En Juin 1990, du haut de la tribune du 16ème Sommet franco-africain, tenu plus précisément du 19 au 21 Juin de cette année-là, à La Baule, presque-île balnéaire de Guérande bordant l’océan, en France, le Président français, François Mitterrand, en maître des lieux, suffisant et dédaigneux, disait devant un parterre de Chefs d’Etat africains qui se sont bousculés pour être présents : « Nous ne voulons pas intervenir dans les affaires intérieures. Pour nous, cette forme subtile de colonialisme qui consisterait à faire la leçon en permanence aux Etats africains et à ceux qui les dirigent, c’est une forme de colonialisme aussi perverse que toute autre. Ce serait considérer qu’il y a des peuples supérieurs, qui disposent de la vérité et d’autres qui n’en seraient pas capables ».
Paradoxalement, plus loin, dans le même discours, le Président français se dédit, prend à contre-pied sa pensée antérieure, s’immisce dans les affaires intérieures des Etats africains francophones, leur donne des leçons en ces termes : « Lorsque je dis démocratie, lorsque je trace un chemin, lorsque je dis que c’est la seule façon de parvenir à un état d’équilibre au moment où apparaissait la nécessité d’une plus grande liberté, j’ai naturellement un schéma tout prêt : système représentatif, élections libres, multipartisme, liberté de la presse, indépendance de la magistrature, refus de la censure : voilà le schéma dont nous disposons ».
Et, péremptoire et paternaliste, François Mitterrand, en véritable bourgmestre de l’Afrique francophone, proclame de façon insidieuse et malicieuse la sentence contre tout contrevenant à son « schéma » : « La France, si vous le souhaitez, est prête à vous apporter l’aide humaine et technique, à former des fonctionnaires ».
Ainsi donc, en termes clairs, la France conditionne son aide au développement à la mise en œuvre du schéma tracé et imposé par François Mitterrand.
Incontestablement, le discours de La Baule, teinté d’hypocrisie et de contradictions, étale aux yeux du monde le visage le plus hideux, le faciès le plus laid, l’esprit le plus ignominieux de la politique française en Afrique qui, toujours et partout, a gardé le même objectif : poursuivre par tous les moyens, des plus violents aux plus cyniques, la colonisation avec ses objectifs spécifiques : l’imposition de pantins accoutrés d’oripeaux de « démocrates », à la tête de nos Etats, la mise à sac de nos ressources naturelles et l’inféodation aux tenants du pouvoir à Paris.

▶ **Consigne écrite a**
Quelles lignes ci-dessous contiennent la chaîne « rect » ? Recopiez-les toutes.

▶ **Extraits de lignes**
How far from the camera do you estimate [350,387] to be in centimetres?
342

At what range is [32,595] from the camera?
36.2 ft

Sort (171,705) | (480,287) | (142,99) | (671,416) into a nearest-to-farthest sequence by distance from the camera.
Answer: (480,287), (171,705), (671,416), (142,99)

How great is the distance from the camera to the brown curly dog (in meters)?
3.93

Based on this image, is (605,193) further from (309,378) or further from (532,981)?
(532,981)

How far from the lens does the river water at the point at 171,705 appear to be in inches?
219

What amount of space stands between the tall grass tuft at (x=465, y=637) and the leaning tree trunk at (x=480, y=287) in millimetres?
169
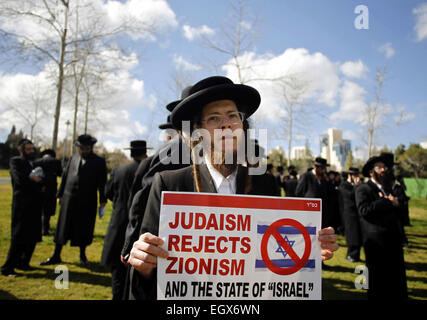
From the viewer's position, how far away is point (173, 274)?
132 cm

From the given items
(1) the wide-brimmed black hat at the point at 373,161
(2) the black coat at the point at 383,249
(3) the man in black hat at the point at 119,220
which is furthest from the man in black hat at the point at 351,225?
(3) the man in black hat at the point at 119,220

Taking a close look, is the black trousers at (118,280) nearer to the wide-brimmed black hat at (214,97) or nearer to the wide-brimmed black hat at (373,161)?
the wide-brimmed black hat at (214,97)

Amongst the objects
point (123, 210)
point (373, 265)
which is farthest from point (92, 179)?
point (373, 265)

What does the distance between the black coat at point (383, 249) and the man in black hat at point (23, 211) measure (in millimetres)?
5896

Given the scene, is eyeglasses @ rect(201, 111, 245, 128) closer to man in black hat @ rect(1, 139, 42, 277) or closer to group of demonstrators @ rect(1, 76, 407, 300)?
group of demonstrators @ rect(1, 76, 407, 300)

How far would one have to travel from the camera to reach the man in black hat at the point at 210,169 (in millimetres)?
1441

▶ **Consigne écrite b**
Les affirmations suivantes sont-elles conformes à la page ci-dessus sur le discours de La Baule ? (i) Le sommet de La Baule a eu lieu du 19 au 21 juin 1990. (ii) Le schéma présenté par Mitterrand inclut la liberté de la presse. (iii) Mitterrand propose de former des magistrats. Répondez par oui ou non et citez les mots décisifs de la page.

▶ **Réponse complète a**
Given the scene, is eyeglasses @ rect(201, 111, 245, 128) closer to man in black hat @ rect(1, 139, 42, 277) or closer to group of demonstrators @ rect(1, 76, 407, 300)?
group of demonstrators @ rect(1, 76, 407, 300)

▶ **Réponse complète b**
(i) Oui : « tenu plus précisément du 19 au 21 Juin de cette année-là ».
(ii) Oui : « multipartisme, liberté de la presse, indépendance de la magistrature ».
(iii) Non : « à former des fonctionnaires ».